Knowing an application is built securely leads to confidence in deploying it at scale and in a high performance manner. A traditionally architected application that is insecure will be just as insecure after it is rendered as containers.

But, Gulla said, security established, containerization “promotes the item potency and the immutability that software can provide, allowing you to move an application from infrastructure to infrastructure…in a way that is flexible, and highly decoupled from the underlying infrastructure.” In other words, the definition of agile portability.

He said secure, well-managed containerization can enable applications in national security or military domains to move among classification levels and to the tactical edge.

Computers at the edge, for example in military applications, are increasingly compact and powerful, in effect field data centers. Gulla stressed the importance of ensure security of applications and data in edge facilities. That includes physical security. For the cyber side, he said Rancher is using the trusted platform module (TPM) approach to help ensure what he called the chain of trust from the hardware level on up.

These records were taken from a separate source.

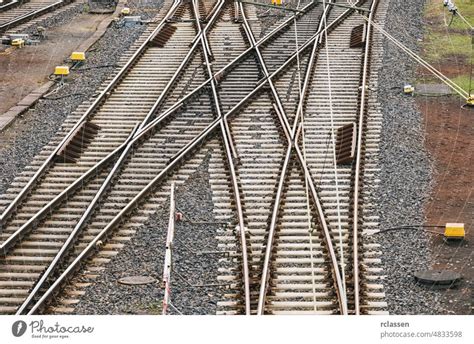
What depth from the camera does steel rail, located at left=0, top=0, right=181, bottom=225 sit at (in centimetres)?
1530

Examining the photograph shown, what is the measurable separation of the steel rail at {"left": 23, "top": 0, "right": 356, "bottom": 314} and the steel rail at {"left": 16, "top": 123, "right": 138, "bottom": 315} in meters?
0.14

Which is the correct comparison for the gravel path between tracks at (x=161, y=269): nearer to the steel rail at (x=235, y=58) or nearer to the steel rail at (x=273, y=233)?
the steel rail at (x=273, y=233)

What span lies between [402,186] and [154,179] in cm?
348

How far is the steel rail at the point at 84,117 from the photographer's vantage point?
50.2ft

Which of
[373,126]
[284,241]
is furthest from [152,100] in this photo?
[284,241]

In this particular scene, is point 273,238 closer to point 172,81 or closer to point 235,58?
point 172,81

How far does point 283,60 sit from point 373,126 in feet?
13.5

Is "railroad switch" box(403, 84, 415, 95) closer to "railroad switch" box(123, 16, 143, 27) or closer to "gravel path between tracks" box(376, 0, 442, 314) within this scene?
"gravel path between tracks" box(376, 0, 442, 314)

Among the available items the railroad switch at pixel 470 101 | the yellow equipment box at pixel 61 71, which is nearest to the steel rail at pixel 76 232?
the yellow equipment box at pixel 61 71

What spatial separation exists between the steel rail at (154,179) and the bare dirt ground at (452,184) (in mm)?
3121

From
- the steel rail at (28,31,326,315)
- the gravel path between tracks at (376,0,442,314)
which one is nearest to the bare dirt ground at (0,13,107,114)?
the steel rail at (28,31,326,315)
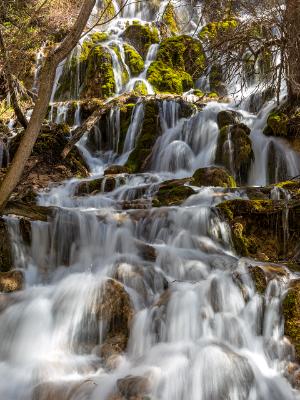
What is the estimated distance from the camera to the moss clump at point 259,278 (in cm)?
510

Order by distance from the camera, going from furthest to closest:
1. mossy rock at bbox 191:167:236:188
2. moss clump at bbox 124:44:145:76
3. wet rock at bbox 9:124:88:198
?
moss clump at bbox 124:44:145:76
wet rock at bbox 9:124:88:198
mossy rock at bbox 191:167:236:188

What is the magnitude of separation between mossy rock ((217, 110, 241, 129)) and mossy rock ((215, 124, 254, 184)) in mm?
1369

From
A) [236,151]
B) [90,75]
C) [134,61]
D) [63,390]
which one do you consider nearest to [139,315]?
[63,390]

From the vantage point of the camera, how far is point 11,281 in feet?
18.3

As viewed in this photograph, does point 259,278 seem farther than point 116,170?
No

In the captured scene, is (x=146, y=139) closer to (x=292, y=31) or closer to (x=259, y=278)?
(x=292, y=31)

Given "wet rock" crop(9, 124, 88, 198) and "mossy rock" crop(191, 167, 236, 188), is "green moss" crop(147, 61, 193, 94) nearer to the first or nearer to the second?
"wet rock" crop(9, 124, 88, 198)

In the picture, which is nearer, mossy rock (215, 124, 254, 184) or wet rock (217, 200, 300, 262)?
wet rock (217, 200, 300, 262)

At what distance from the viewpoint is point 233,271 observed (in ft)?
17.9

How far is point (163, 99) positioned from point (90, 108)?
338 centimetres

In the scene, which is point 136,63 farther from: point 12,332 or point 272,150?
point 12,332

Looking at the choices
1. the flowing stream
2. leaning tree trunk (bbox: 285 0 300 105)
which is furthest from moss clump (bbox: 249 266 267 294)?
leaning tree trunk (bbox: 285 0 300 105)

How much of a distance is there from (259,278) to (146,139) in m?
9.60

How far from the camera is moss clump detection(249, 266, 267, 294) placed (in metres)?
5.10
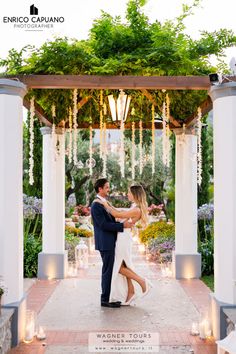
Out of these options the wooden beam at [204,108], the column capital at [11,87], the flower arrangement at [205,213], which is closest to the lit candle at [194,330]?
the wooden beam at [204,108]

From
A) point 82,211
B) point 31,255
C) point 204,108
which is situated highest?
point 204,108

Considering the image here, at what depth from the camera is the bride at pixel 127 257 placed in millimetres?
6945

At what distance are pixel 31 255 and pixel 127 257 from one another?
346cm

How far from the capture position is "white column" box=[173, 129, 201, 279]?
9312mm

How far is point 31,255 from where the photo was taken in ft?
32.3

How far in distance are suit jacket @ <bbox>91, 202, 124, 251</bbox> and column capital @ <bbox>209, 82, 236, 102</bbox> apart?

“That way, we can validate hashes and ensure that these single board computers and other edge technology that are deployed in the field are immutable, and can have the integrity that our mission demands, both on the physical and digital sides,” Gulla said.

Emerging high-speed edge connectivity options – particularly wireless 5G and satellite communications – and sound security practices together enable scaling of applications to mission levels. True, Gulla said, commercial clouds have long enabled scaling thanks to their elasticity.

“But what we’ve seen is while [clouds] are focused on the individual data centers, we’re starting to see a scale from a geographic perspective,” Gulla said. “So as new data centers come online that are more tactically, geographically located closer to the battlefield, as well as this near-edge, far-edge model … that’s enabling the scale to grow horizontally.” That model helps maintain fast response times and more effective mission enablement, he said.

Gulla said growing number of organizations, including agencies, are containerizing, rather than virtualizing, applications, data, and their dependencies. And they’re managing and orchestrating the deployment of containers with Kubernetes. That approach enables administration of hundreds or thousands of instances of applications on as many commodity computers. Moreover, Kubernetes is open source, with companies like Rancher offering it with value-added services.

Gulla described Kubernetes as an orchestration framework for deploying container. As software, it’s also “a great community comprised of different special interest groups focusing on the different facets of computing. So there’s an entire ecosystem under security, under storage, under networking, under disaster recovery, multi cluster. It’s little fifedoms within a larger community that percolate up to be that platform we know as Kubernetes.”

The efficiencies that characterize the ability to rapidly spin up new instances of containerized applications from a single administration console extend upstream to the development process, Gulla pointed out. In fact, you get “efficiency up and down the stack, all the way from the actual system administrators responsible for the servers, to the developers themselves,” he said. “Not just in the creation of the software, but the maintenance from day two and beyond.” In DevSecOps environment such as that operated by the Air Force, an important goal is repeatable software builds through automation and validation testing.

Under the Kubernetes management regime, “it shouldn’t matter where a developer is writing code, they can push a code commit, and it will rebuild, rescan and re-implement those code changes all the way up, possibly directly into production. That is saving a huge amount of time. And everyone knows, time is money.”